SUPPLIED DATA Block Start
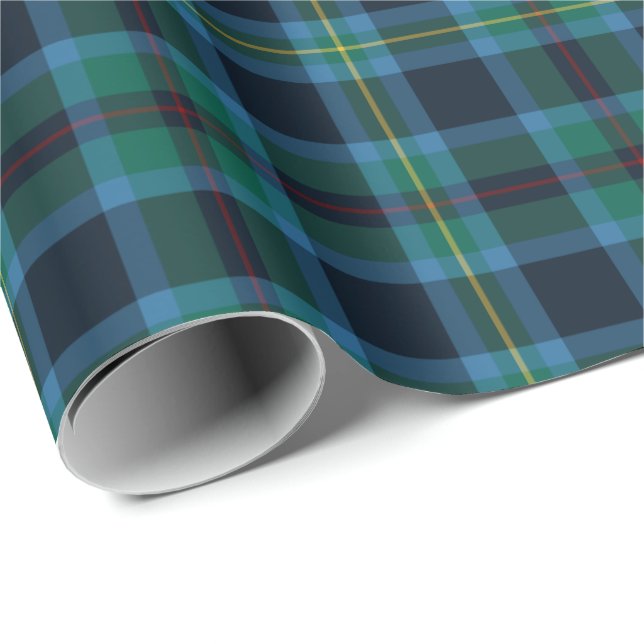 Papier Cadeau Miller Clan Tartan (Coin rond)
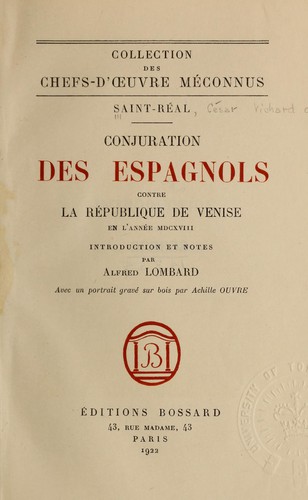 Conjuration des Espagnols contre la république de Venise en l'année MDCXVIII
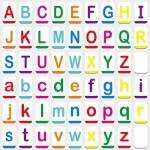 Hebayy Magnetic Alphabet ABC Flash Cards with Large Uppercase and Lowercase Letters 5.5 x 3.5 (54 PCs)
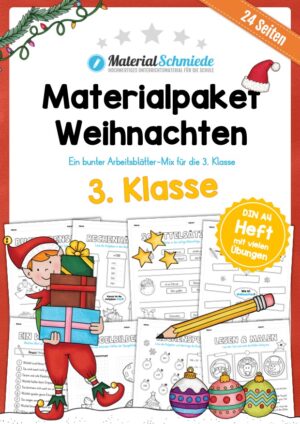 Materialpaket Weihnachten: 3. Klasse (24 Arbeitsblätter)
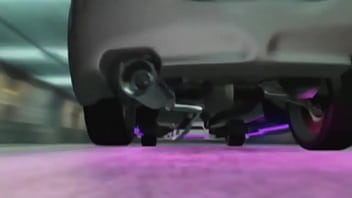 Anime girl when crossing a road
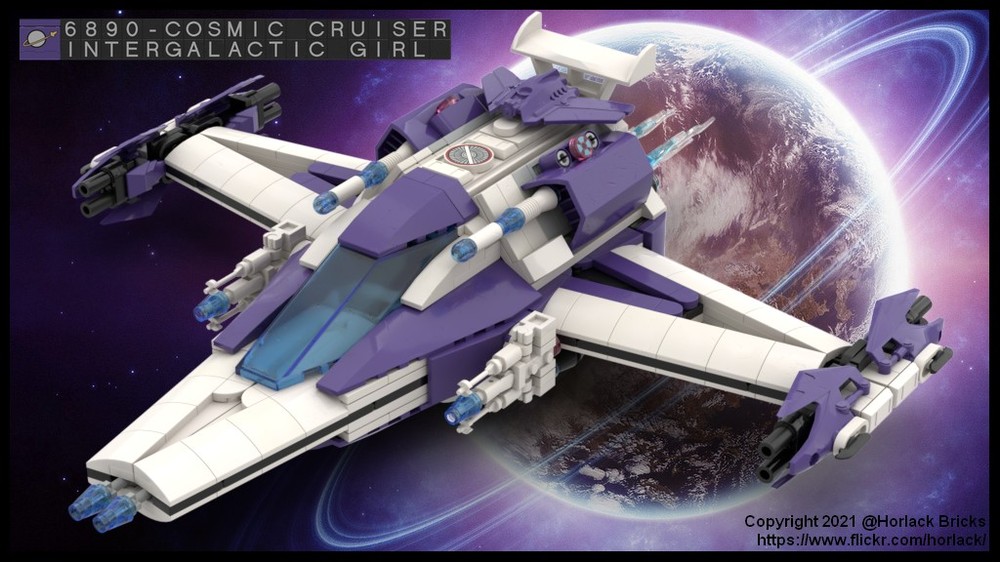 Lego 6890 Cosmic Cruiser, Intergalactic Girl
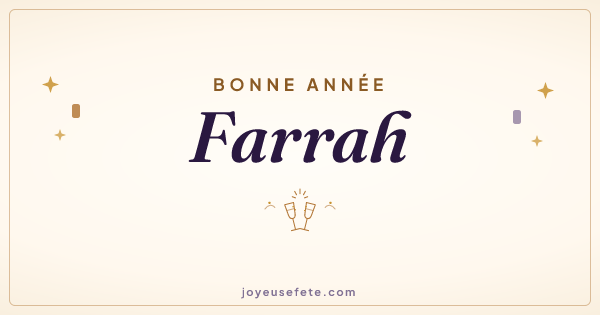 Image « Bonne année Farrah » au format large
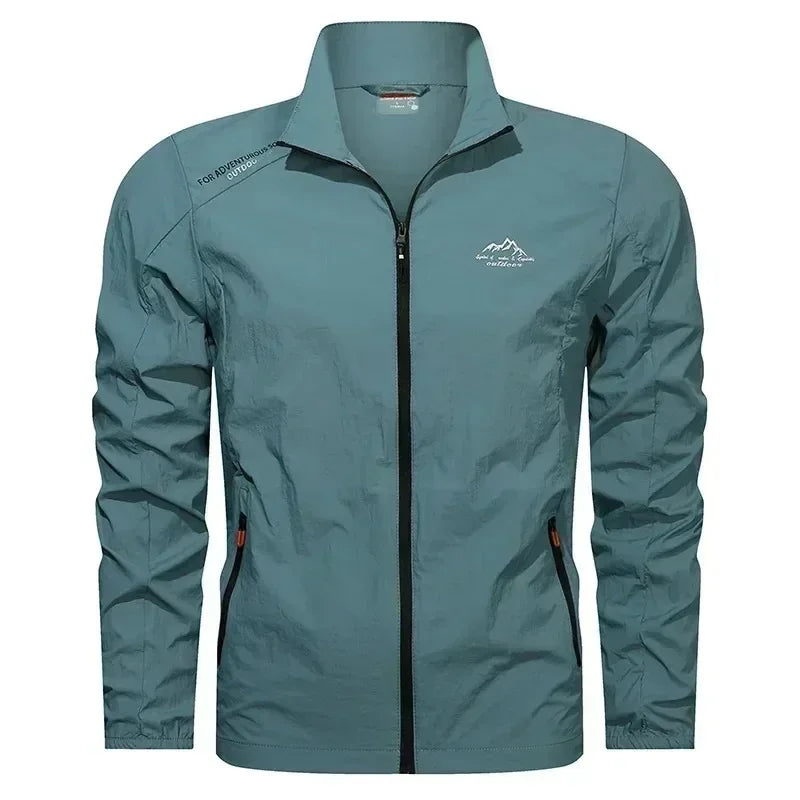 UPF100+ Men Summer Windbreaker Zip Pockets Uv Sun Protection Jackets Breathable Ultra-light Clothes Outdoor Skin Thin Coats Camp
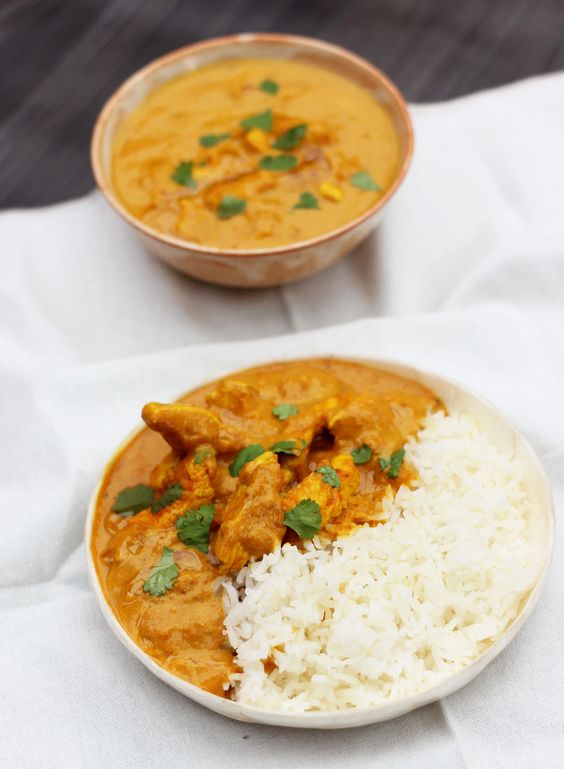 Recette facile à congeler Curry au poulet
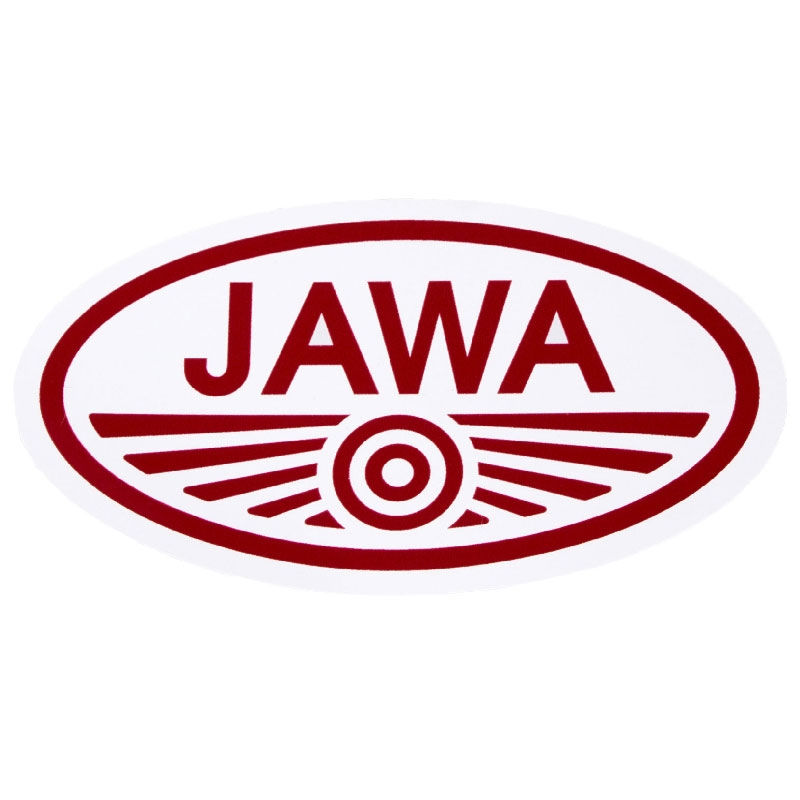 JAWA matrica fehér szegéllyel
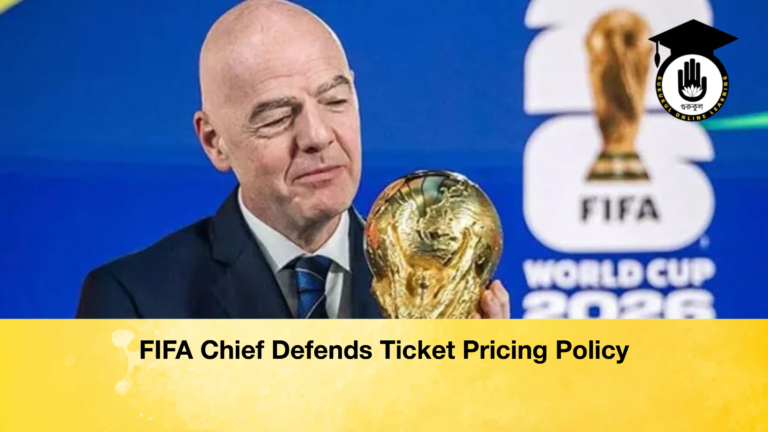 FIFA Chief Defends Ticket Pricing Policy FIFA Chief Defends Ticket Pricing Policy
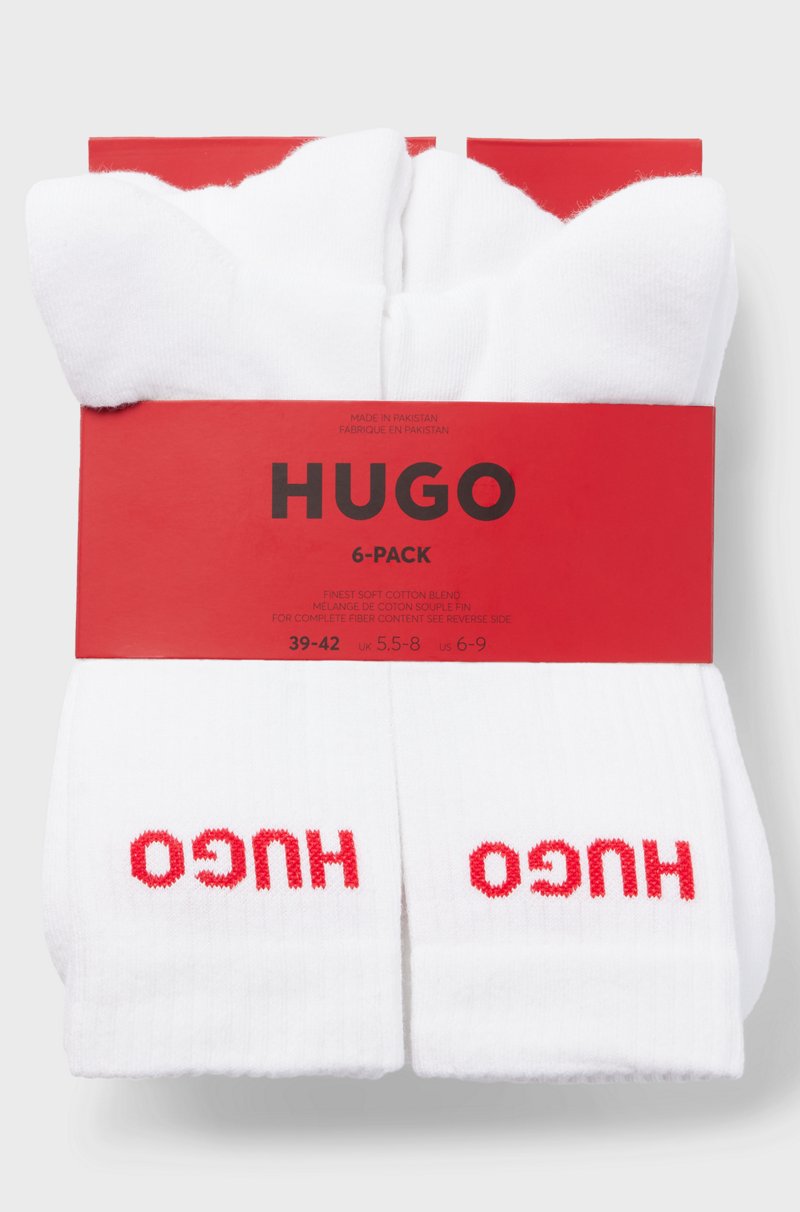 Hugo Boss Paquete De Seis Pares De Calcetines Cortos Con Detalle De Logo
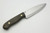 LT Wright Knives Sospes - O1 Steel - Scandi Grind - Green Canvas Micarta - Kydex Sheath - Matte Finish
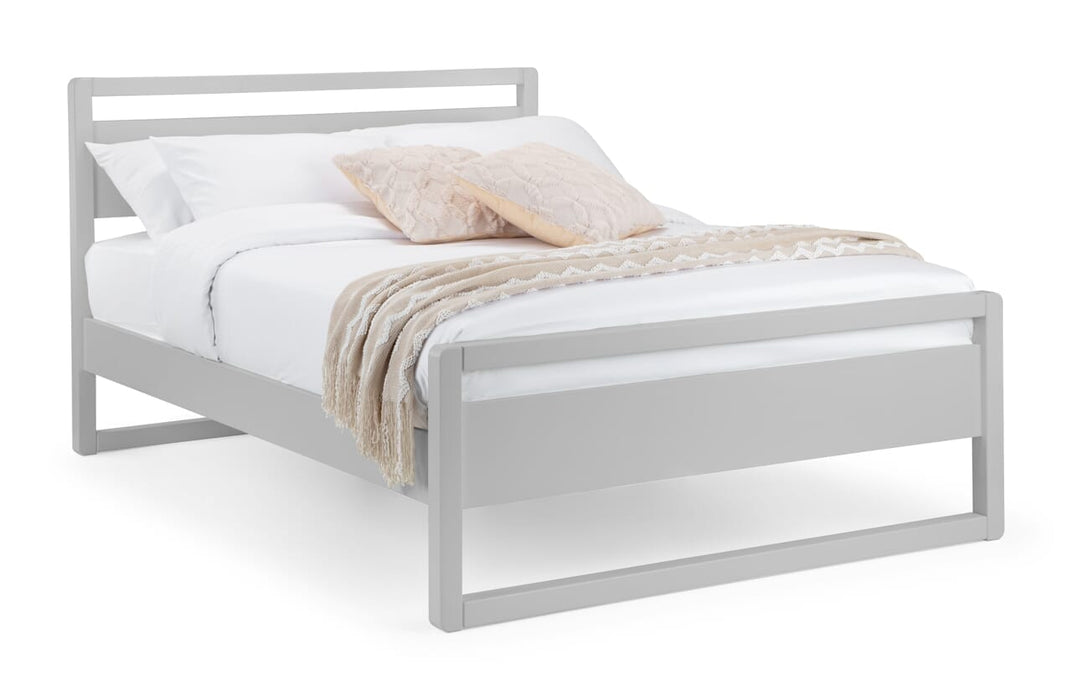 Venice Bed Frame 135Cm - Dove Grey Bed frames Julian Bowen V2 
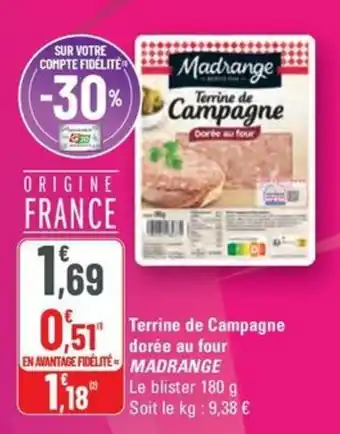 Madrange terrine de campagne dorée au four 
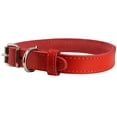 thumbnail image 3 of High Quality Genuine Leather Dog Collar Red 4 Sizes (14"-17.5" Neck; 1" Wide), 3 of 3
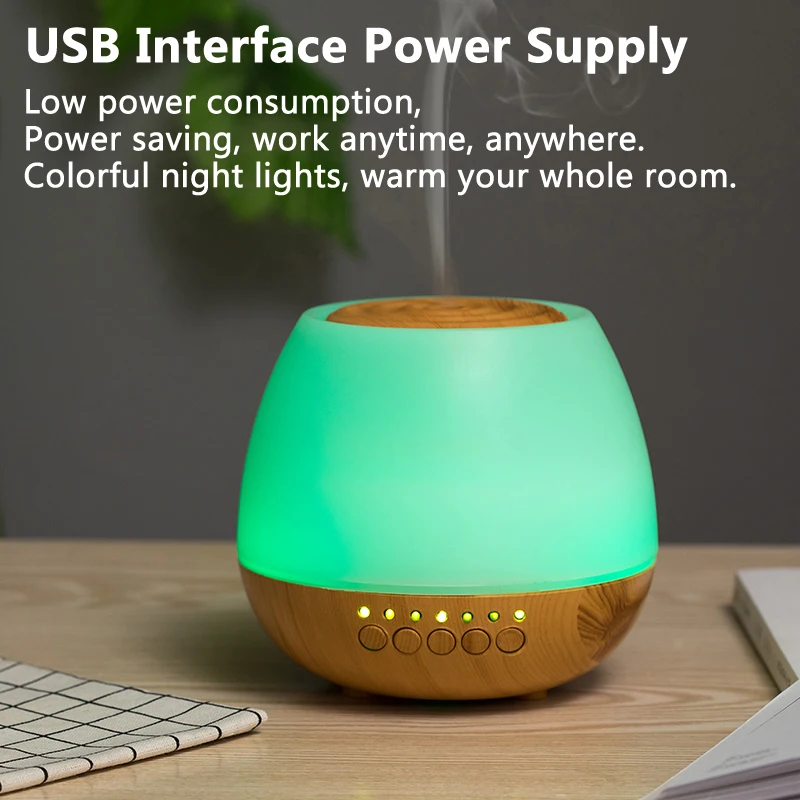 

SINREGE Ultrasonic Air Humidifier, USB Personal Desktop Aromatherapy Diffuser Cool Mist Humidifiers for Office Room, Bedroom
SUPPLIED DATA Block End
Repeat, word for word, the lines of the material above from the one holding "au format large" through the one holding "thumbnail image 3". Leave out pictures.

> **SOLUTION FOR THIS PROBLEM**:
 Image « Bonne année Farrah » au format large
 UPF100+ Men Summer Windbreaker Zip Pockets Uv Sun Protection Jackets Breathable Ultra-light Clothes Outdoor Skin Thin Coats Camp
 Recette facile à congeler Curry au poulet
 JAWA matrica fehér szegéllyel
 FIFA Chief Defends Ticket Pricing Policy FIFA Chief Defends Ticket Pricing Policy
 Hugo Boss Paquete De Seis Pares De Calcetines Cortos Con Detalle De Logo
 LT Wright Knives Sospes - O1 Steel - Scandi Grind - Green Canvas Micarta - Kydex Sheath - Matte Finish
 Venice Bed Frame 135Cm - Dove Grey Bed frames Julian Bowen V2 
 Madrange terrine de campagne dorée au four 
 thumbnail image 3 of High Quality Genuine Leather Dog Collar Red 4 Sizes (14"-17.5" Neck; 1" Wide), 3 of 3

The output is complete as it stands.